Nevertheless, pollsters generally are reluctant to impose their educated guesses about voter turnout on their results at this stage of the race. That hesitation, and the reasons for it, reveal important details about the assumptions pollsters make and about the limitations of horse race polls generally.
Consider the criticism leveled at the Pew Research Center poll released last week that showed President Barack Obama leading presumptive Republican nominee Mitt Romney by a seven-point margin (50 to 43 percent) among 2,373 registered voters.
Some conservative pundits attacked the survey for a sample they said included too many Democrats. A correspondent quoted by National Review contributor Jim Geraghty took the critique a step further, claiming that "every" final pre-election poll conducted by Pew Research since 1992 "appears to lean to one direction -- always toward the Democrat, and by an average of more than 5 percentage points."

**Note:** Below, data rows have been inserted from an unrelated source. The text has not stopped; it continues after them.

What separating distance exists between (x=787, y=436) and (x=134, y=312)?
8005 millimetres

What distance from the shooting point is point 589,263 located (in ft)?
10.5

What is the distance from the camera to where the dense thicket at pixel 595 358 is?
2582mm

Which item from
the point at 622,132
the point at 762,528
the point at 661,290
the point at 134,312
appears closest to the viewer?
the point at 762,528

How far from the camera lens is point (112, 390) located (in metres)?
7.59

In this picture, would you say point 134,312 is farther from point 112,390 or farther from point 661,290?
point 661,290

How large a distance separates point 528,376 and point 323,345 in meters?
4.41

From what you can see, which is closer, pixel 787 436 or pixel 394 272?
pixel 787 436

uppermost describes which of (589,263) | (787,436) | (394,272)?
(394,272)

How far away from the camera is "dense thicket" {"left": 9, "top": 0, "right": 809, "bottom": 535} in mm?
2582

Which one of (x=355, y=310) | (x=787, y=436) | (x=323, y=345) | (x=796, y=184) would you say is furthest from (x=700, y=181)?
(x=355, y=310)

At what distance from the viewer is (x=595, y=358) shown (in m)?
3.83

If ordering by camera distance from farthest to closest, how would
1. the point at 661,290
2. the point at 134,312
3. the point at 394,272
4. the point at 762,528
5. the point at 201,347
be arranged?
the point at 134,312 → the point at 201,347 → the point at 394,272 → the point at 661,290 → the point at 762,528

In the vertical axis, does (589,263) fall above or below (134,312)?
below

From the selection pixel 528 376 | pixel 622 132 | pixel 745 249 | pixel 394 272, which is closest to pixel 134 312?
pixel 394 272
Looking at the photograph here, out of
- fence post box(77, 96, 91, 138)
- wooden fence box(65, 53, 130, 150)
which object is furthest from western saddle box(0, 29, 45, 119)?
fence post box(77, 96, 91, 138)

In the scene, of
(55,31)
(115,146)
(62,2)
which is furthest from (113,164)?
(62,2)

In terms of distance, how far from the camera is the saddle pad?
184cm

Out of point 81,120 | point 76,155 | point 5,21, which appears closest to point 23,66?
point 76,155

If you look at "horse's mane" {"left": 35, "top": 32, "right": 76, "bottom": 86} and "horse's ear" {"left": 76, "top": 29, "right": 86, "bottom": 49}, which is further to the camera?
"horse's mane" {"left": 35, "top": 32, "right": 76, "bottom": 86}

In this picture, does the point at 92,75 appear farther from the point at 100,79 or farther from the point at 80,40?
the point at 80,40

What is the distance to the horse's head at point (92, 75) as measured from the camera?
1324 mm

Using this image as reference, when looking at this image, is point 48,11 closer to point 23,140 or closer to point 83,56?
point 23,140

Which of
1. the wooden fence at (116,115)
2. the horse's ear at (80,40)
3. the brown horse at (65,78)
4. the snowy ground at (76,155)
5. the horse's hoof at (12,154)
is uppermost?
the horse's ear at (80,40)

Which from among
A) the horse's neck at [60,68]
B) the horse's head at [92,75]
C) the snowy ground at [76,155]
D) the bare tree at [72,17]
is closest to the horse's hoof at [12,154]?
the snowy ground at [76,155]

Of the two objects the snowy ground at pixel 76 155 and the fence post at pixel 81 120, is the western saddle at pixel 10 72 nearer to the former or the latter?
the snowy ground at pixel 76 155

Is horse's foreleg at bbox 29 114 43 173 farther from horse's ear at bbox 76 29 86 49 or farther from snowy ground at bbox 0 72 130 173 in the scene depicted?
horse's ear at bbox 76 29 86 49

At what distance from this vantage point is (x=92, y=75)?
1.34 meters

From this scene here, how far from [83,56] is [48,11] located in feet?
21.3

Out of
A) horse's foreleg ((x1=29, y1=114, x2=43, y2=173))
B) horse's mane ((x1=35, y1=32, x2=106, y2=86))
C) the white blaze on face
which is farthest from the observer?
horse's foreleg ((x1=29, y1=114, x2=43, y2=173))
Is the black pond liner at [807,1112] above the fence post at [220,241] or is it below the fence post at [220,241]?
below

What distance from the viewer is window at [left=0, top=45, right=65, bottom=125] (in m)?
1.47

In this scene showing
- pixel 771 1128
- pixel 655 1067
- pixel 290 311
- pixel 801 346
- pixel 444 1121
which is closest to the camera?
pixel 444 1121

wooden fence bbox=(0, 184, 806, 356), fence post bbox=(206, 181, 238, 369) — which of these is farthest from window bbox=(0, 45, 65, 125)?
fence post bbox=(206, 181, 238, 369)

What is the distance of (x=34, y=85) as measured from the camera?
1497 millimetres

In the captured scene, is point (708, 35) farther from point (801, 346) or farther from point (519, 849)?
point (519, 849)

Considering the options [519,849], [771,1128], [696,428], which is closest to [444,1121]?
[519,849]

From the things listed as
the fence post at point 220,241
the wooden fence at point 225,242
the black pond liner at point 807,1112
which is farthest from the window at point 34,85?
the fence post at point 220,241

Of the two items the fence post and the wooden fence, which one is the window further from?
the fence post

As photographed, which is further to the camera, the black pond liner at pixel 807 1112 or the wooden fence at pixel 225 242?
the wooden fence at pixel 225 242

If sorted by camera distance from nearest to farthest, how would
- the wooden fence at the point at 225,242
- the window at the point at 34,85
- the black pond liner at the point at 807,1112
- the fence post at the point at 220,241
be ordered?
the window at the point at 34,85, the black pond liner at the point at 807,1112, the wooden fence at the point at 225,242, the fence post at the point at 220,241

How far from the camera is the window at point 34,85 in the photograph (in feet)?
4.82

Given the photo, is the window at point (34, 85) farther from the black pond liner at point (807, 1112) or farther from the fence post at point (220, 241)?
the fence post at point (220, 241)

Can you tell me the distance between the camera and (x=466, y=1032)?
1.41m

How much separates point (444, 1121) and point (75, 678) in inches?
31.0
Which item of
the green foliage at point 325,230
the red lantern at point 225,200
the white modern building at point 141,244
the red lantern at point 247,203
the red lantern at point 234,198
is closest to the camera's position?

The biggest flaw in that argument is that it focuses only on results among registered voters released by Pew Research and overlooks Pew's final poll results released since 1996 among respondents deemed most likely to vote. In those four presidential elections, the Pew Research likely voter subgroup has been both more Republican in its composition than the registered voter sample, and a generally accurate forecast of the eventual result.
The consistent difference between the registered and likely voter samples raises the question: If likely voter screens applied at the end of the campaign nudged the horse race numbers in a more accurate (and more Republican) direction, why not apply such screens now?

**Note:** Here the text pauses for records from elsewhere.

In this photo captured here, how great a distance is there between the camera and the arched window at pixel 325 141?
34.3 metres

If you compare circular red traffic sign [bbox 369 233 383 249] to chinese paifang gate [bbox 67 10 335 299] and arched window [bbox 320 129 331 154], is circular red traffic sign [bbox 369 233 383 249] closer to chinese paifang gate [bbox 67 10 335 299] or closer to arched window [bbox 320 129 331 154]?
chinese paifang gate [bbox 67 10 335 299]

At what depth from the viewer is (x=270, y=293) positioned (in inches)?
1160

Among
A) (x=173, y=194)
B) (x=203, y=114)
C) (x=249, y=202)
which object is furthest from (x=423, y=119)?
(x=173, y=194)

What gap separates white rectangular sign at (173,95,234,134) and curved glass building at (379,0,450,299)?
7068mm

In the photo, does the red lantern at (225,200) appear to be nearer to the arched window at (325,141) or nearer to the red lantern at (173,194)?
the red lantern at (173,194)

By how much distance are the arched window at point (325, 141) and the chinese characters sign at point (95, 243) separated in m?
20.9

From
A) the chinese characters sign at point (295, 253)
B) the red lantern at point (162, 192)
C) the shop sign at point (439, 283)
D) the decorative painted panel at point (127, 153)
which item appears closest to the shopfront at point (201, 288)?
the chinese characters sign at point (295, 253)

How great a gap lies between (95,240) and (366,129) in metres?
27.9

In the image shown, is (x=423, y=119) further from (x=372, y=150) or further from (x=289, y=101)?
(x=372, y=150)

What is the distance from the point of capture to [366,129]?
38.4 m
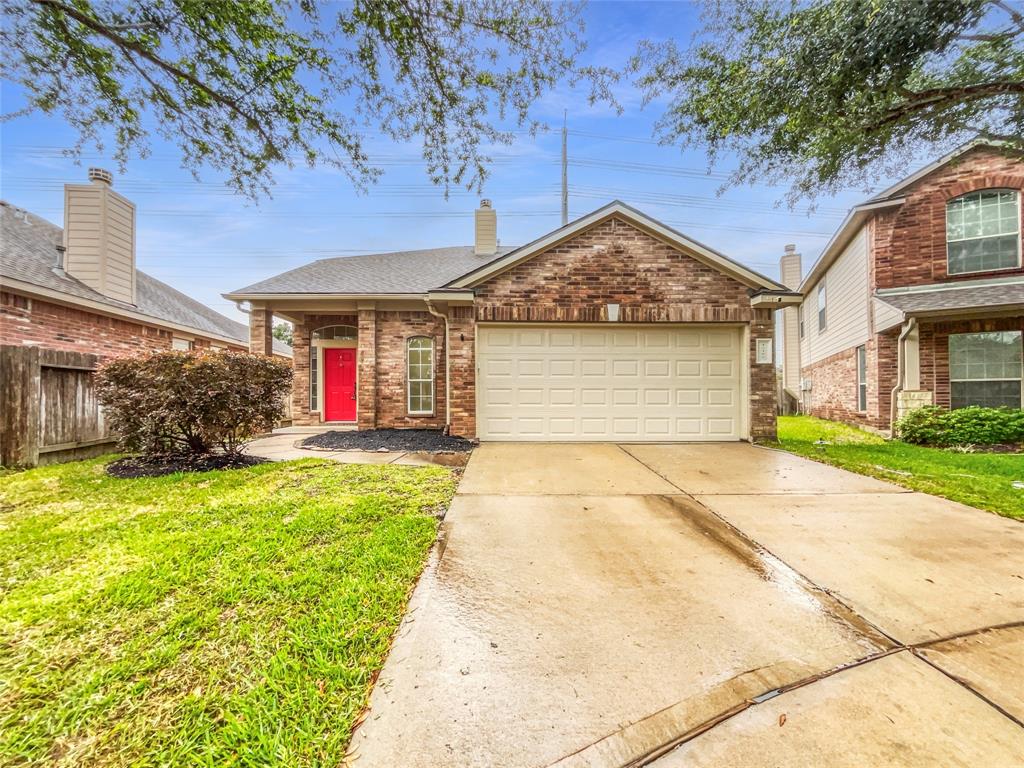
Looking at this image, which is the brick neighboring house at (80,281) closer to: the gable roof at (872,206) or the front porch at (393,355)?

The historical pattern of voter screens producing more Republican results remains as valid as ever. For example, when IPSOS pollster Chris Jackson used a likely voter screen to narrow April and May samples, he found that a 7 percentage point Obama lead over Romney among registered voters (42 to 35 percent) narrowed to just three points among the most likely to vote (46 to 43 percent).
Similarly, the Pew Research Center has reported that Republicans held a significant advantage throughout 2012 on measures of voter engagement. On its most recent survey, for example, Pew found that Romney supporters were more likely than Obama supporters to say they had given quite a lot of thought to the election (70 percent versus 62 percent).
So why not use these questions to create a full-blown likely voter screen for the most recent results?
These "measures of engagement and intention to vote are useful as indicators of likely turnout on the aggregate level" at this stage in the campaign," Pew Research associate research director Michael Dimock explained to The Huffington Post in June, "but they are only loosely predictors of whether an individual is or is not likely to vote this November."
"As we get closer to Election Day," he added, "particularly after the conventions and into the debate season -- these indicators become stronger."
Similarly, IPSOS' Jackson reports that its standard practice is to wait to report likely voter results until October. "We do this," they explain, "because people are notoriously poor predictors of their own likelihood of voting on Election Day." Likely voter models require "a number of assumptions," he argues, "and our belief is that we should wait to make those assumptions until a) as late in the process as possible and b) after important trends -- like voter enthusiasm -- become clearer."
But it's not just the media pollsters. David Winston, a Republican who advises U.S. House Speaker John Boehner, tells his clients to focus on numbers for registered voters. While the universe of registered voters includes virtually all of the potential electorate, Winston explains, a pollster who uses a likely voter screen "substitutes their judgement in defining a specific [turnout] scenario." A pollster "can play out some scenarios to just see what could happen," he says, "but to a large degree that just represents guessing."
Another reason not to obsess over the relatively small differences between registered and likely voter samples is that polls taken before the party conventions remain imperfect predictors of the ultimate outcome. Political scientists Chris Wlezien and Bob Erikson have examined the issue for "The Timeline of Presidential Election Campaigns," their forthcoming book on election forecasting. A chart from their book (reproduced below with permission) shows that the predictive power of head-to-head polls will rise significantly after the party conventions, but remains more iffy now, more than 110 days before the election.
A look back at polling trends in recent elections explains why. In almost every election dating back to 1980, the margins separating the top candidates in horse race polls shifted significantly after the party conventions. Only in 1996 did those margins remain roughly the same throughout the year. In other years, the shifts in voter preferences that occurred after the party conventions, shifts that have benefited both Democratic and Republican candidates, would have overwhelmed the relatively modest differences that earlier likely voter screens would have produced.
In the end, if all pollsters applied likely voter screens right now, Romney's numbers would be slightly better, but there is a long way to go before any horse race poll should be considered an accurate forecast of the outcome.